医学部に合格したあと、今住んでいる渋谷区・南平台のマンションに引っ越してきたのですが、このマンションにたまたま果菜子の小学校の同級生Aさんが住んでいらっしゃいました。
Aさんのお母さんには、日ごろから果菜子のことを気にかけてもらいありがたく思っています。
4年生の試験のときには、まる3週間、果菜子の面倒を見ていただきました。
おかげさまで果菜子も寂しい思いを味わうことなく、わたしもなんとか勉強に集中して乗り切ることができました。
自分の親はもちろんのこと、わたしの人生はいろいろな人に支えられているということを実感させられました。

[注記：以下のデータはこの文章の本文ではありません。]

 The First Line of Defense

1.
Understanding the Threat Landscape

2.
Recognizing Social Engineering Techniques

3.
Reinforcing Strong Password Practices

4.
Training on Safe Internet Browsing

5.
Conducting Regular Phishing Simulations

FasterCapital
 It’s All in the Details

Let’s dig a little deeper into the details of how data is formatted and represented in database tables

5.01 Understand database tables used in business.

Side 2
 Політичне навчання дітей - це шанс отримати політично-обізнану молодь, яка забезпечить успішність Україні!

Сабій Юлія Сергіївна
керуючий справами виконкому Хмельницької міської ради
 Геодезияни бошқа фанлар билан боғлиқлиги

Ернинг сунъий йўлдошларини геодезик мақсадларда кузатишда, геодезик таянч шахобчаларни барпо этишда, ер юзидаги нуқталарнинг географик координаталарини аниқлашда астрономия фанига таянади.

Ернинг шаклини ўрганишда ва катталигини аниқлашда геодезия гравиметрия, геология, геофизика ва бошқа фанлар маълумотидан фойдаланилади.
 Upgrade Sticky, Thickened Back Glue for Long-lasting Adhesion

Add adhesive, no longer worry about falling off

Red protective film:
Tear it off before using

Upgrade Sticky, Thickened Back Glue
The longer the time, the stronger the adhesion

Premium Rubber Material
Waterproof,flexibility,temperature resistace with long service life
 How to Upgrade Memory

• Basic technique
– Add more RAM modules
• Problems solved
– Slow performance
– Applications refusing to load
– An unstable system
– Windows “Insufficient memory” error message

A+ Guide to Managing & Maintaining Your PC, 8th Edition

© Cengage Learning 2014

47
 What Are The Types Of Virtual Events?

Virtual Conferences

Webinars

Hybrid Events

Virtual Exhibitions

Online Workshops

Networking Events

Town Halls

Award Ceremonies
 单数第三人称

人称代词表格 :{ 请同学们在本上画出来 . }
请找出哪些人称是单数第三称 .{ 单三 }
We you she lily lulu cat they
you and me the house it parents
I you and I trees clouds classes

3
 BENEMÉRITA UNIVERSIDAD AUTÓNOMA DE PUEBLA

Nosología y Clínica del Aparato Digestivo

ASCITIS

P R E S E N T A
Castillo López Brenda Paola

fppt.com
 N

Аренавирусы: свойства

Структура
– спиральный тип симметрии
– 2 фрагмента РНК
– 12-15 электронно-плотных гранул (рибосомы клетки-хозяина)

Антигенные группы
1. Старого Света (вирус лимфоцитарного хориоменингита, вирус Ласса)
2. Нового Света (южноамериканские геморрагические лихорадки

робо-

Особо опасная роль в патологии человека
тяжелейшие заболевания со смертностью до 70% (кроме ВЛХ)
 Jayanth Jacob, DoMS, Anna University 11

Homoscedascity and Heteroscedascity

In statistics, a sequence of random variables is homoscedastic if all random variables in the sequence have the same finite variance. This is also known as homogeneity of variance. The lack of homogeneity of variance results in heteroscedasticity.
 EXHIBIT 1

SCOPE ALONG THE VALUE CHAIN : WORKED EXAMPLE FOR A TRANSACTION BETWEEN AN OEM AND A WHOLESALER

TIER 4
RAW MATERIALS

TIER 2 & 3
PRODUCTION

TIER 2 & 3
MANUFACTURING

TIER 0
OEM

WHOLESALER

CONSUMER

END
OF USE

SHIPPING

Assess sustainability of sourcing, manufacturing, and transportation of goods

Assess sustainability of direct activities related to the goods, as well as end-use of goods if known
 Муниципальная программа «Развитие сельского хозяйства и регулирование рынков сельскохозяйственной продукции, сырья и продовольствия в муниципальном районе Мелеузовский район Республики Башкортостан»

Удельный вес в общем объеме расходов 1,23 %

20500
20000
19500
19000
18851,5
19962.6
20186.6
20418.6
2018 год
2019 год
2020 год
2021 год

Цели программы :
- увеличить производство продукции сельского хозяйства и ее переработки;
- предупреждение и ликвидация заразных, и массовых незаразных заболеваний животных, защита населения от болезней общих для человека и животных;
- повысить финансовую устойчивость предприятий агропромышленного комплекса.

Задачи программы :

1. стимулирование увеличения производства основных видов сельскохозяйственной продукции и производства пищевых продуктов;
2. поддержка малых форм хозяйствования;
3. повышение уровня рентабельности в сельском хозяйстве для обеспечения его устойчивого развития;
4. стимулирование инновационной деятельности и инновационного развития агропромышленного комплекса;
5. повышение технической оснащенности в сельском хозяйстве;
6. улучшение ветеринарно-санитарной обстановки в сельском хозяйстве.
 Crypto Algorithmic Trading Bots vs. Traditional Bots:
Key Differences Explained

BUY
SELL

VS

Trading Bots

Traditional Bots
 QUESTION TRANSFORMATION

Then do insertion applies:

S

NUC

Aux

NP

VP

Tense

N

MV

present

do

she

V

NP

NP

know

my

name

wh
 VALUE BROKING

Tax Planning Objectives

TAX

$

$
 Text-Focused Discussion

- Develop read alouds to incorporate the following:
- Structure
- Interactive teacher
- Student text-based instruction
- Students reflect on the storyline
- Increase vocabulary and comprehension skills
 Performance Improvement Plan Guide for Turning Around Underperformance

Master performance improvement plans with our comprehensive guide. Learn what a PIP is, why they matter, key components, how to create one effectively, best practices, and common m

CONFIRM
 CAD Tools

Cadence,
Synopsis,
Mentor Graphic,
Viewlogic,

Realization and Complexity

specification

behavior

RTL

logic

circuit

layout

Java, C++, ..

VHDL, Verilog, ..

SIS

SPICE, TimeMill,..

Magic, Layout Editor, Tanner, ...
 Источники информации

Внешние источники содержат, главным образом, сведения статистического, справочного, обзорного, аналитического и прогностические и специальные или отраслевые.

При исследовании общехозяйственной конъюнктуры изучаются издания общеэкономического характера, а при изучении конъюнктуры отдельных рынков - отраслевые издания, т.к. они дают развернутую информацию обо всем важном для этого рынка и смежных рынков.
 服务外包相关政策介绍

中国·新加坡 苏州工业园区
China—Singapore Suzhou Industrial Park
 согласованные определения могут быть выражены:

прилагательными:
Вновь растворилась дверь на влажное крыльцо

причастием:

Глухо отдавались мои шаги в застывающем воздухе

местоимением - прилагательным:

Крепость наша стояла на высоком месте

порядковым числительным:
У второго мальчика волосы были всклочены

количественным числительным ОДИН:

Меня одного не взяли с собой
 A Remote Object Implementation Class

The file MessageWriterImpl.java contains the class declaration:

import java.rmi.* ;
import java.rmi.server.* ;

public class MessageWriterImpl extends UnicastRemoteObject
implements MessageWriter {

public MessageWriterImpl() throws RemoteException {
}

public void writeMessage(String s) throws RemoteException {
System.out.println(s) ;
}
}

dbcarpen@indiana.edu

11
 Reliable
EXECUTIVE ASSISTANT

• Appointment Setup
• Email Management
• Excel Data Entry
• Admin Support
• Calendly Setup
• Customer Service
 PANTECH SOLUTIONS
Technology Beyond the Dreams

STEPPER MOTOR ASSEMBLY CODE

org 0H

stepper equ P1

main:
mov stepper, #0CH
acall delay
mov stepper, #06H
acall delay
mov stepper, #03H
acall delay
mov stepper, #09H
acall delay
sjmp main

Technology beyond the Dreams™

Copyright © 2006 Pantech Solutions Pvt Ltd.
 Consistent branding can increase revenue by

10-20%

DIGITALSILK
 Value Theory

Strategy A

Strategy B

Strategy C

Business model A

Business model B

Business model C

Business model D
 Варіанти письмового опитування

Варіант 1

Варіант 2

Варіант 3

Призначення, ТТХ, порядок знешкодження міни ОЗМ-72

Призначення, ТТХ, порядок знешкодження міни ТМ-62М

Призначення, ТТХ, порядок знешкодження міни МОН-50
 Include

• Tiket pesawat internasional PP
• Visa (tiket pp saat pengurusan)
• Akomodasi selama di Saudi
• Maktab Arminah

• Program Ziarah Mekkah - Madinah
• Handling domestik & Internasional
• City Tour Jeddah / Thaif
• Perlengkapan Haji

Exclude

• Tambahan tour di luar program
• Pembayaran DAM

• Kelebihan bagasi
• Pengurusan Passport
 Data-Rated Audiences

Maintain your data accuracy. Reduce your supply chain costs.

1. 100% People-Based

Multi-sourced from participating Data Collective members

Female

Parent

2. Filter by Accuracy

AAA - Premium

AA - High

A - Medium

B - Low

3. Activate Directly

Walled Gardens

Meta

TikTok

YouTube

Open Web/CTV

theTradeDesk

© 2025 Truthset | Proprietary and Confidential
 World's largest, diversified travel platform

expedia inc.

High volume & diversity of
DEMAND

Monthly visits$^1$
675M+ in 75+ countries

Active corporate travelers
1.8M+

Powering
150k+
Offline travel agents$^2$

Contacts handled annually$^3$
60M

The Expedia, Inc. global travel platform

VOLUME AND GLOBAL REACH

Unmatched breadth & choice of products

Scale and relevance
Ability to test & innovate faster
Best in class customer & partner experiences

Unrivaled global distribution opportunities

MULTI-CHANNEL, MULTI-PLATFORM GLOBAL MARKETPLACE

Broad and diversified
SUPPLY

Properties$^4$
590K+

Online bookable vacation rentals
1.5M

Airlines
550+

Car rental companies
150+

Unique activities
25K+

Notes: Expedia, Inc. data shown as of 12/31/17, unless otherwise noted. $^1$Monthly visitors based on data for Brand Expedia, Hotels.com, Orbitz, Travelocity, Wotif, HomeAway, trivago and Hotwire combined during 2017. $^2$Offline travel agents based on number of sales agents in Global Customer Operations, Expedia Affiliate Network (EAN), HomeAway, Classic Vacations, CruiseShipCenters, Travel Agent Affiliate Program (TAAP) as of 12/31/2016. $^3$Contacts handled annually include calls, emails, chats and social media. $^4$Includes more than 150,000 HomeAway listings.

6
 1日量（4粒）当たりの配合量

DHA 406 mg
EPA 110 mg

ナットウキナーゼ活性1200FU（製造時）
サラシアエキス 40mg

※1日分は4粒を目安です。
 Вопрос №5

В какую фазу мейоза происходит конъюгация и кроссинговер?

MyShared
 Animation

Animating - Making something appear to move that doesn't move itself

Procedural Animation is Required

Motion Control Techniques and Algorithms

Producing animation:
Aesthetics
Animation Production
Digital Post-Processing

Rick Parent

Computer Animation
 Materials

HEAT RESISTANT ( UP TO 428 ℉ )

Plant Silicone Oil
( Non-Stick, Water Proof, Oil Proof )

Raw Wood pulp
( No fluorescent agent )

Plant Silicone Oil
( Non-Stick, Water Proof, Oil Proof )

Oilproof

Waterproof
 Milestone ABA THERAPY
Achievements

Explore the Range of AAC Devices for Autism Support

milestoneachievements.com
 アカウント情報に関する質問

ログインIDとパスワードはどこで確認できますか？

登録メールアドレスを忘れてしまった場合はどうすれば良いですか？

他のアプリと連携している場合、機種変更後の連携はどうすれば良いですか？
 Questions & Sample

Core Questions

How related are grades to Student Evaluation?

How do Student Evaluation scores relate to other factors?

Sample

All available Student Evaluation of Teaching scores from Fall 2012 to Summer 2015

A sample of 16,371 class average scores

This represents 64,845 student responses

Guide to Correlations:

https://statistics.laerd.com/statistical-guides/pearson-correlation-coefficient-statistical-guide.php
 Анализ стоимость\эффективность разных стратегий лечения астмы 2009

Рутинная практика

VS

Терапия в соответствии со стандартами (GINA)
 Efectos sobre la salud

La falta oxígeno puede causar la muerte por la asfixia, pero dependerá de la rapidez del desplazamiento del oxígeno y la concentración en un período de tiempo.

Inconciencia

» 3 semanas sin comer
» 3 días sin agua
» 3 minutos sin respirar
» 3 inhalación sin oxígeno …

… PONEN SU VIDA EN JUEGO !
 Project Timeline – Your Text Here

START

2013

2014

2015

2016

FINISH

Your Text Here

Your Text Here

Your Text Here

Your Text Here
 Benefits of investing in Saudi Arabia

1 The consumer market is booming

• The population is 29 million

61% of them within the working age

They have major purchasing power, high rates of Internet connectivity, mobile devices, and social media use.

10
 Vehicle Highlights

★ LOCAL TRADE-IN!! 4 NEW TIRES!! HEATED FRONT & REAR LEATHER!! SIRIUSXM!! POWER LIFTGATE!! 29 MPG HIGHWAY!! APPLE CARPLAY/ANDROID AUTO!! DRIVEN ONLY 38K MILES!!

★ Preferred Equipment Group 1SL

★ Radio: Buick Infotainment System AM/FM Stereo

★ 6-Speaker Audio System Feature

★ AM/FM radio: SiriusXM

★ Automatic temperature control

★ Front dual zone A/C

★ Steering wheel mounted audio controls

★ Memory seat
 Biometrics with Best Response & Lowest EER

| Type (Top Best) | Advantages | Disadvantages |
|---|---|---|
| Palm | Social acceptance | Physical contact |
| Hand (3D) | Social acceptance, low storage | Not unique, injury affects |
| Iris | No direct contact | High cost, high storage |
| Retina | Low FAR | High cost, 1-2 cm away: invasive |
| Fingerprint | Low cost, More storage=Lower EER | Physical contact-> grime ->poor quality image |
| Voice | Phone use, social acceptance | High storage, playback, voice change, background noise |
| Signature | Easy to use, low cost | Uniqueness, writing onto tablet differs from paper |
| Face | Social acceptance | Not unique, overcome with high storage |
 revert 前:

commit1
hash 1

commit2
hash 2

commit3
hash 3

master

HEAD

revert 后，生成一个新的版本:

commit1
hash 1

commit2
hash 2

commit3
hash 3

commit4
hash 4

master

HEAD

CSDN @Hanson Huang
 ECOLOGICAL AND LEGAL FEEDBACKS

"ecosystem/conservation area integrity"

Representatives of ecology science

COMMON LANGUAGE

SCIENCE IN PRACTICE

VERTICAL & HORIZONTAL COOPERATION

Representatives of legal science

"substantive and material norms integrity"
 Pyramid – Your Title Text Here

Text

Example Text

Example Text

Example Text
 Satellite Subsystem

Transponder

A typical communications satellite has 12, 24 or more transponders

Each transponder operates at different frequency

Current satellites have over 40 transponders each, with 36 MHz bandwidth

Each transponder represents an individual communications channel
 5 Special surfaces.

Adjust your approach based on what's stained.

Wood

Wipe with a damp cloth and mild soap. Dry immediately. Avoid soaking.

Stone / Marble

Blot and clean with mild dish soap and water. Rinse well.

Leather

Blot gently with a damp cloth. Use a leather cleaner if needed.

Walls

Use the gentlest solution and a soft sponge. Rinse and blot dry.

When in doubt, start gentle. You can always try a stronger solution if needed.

人間は1人ではなにもできない......気づくのが遅すぎたくらいです」
 そういった修羅場をいくつもくぐりぬけたせいか、彼女は大学でも人望が厚かったようだ。
同級生の1人が言う。
「池田さんは年が上だったこともあり、同級生約100人のなかでも飛び抜けて目立っていましたし、良いリーダーだったと思います。
わたしたちの代から医師国家試験の合格率が格段に伸びましたが、それはやはり全体のムードが良かったからでしょう。
『若い人は頑張ることを恥ずかしがる』とよく言われます。
ところが、池田さんは他人の目を気にせず一直線に頑張る。
そんな彼女に触発されて、頑張ってたヤツがかなりいたと思います。